Work to complete: Update the part of the Proxmox disk-write thread that begins with "the only thing" and ends with "(like write amplification).", changing "poll" to "query".

Proxmox VE management GUI doing a fair amount of writing to disk

isus · May 19, 2021

We have been testing PVE on a couple of servers for a couple of weeks now. It's a great product. Nevertheless, there is something that has been greatly puzzling us.

The two servers exhibit exactly the same behavior. Specs of both servers: Epyc 7702P, 256GB, three mirrored SAS SSDs (ZFS mirror created by the Proxmox installer itself), Proxmox VE 6.4-1. The two servers are being tested independently from each other (no clustering, that is). The installation and configuration are completely standard in both cases, except for two things:

1- We disabled pve-ha-crm, pve-ha-lrm, pvesr and corosync.
2- We disabled RRDcached journaling, and increased WRITE_TIMEOUT and FLUSH_TIMEOUT.

If all VMs and containers are stopped, and there is no network traffic whatsoever to and from any of the interfaces (other than management related), and we are not connected to the management GUI (https://a.b.c.d:8006), either server writes about 10MB/hour (ten megabytes per hour) to disk. Mostly logs, we assume. Pretty reasonable.

However, under exactly the same conditions, as soon as we connect (open a browser session) to the management port and do nothing other than stare at the browser window, either server starts writing puzzling amounts of unknown (to us) data to disk at a rate of about 400MB/hour (400 megabytes per hour). The instant we disconnect (close the browser session) from port 8006, both servers revert to their previous behavior and start writing only about 10MB/hour. That's a more than considerable difference.

We have used all sorts of unix tools to try to find out what is going on, but to no avail at all. What could be causing the servers to write 40 times as much data to disk as soon as a connection to management port 8006 is established, even though the servers are doing nothing but chug along at the most minimal of states? Can that behavior be modified?

Thanks.

fabian · May 20, 2021

the only thing an open GUI session does is poll certain status API endpoints, which leads to additional logging (API access log mostly). you haven't described where you get your I/O measurements from, so it's a bit hard to tell whether anything else is going on (like write amplification).

Data excerpts:
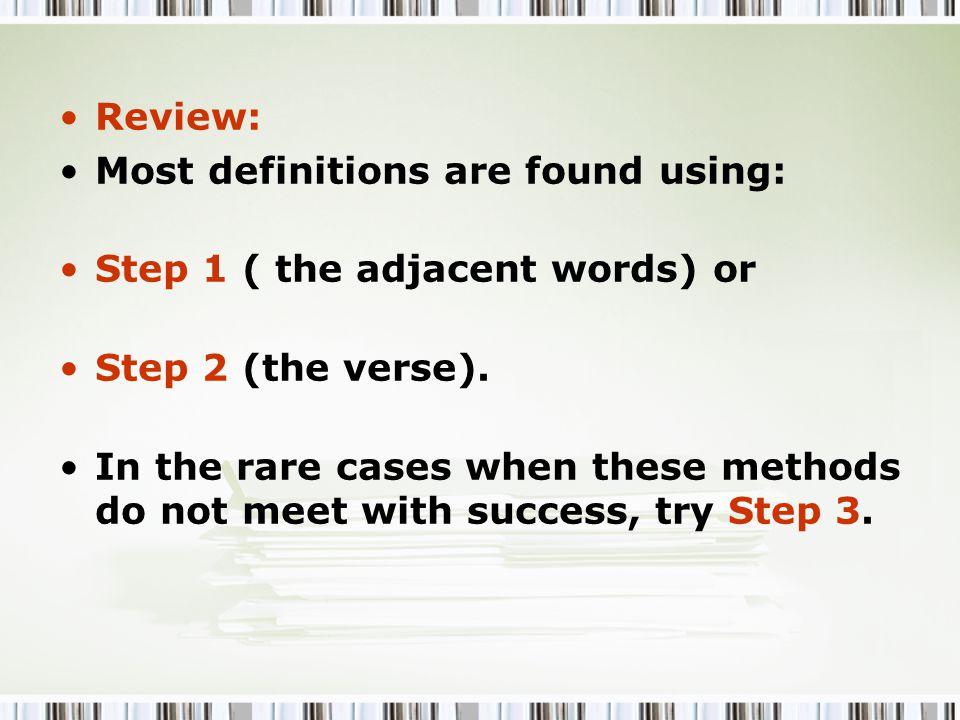 • Review:
• Most definitions are found using:

• Step 1 ( the adjacent words) or

• Step 2 (the verse).

• In the rare cases when these methods do not meet with success, try Step 3.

Response:
the only thing an open GUI session does is query certain status API endpoints, which leads to additional logging (API access log mostly). you haven't described where you get your I/O measurements from, so it's a bit hard to tell whether anything else is going on (like write amplification).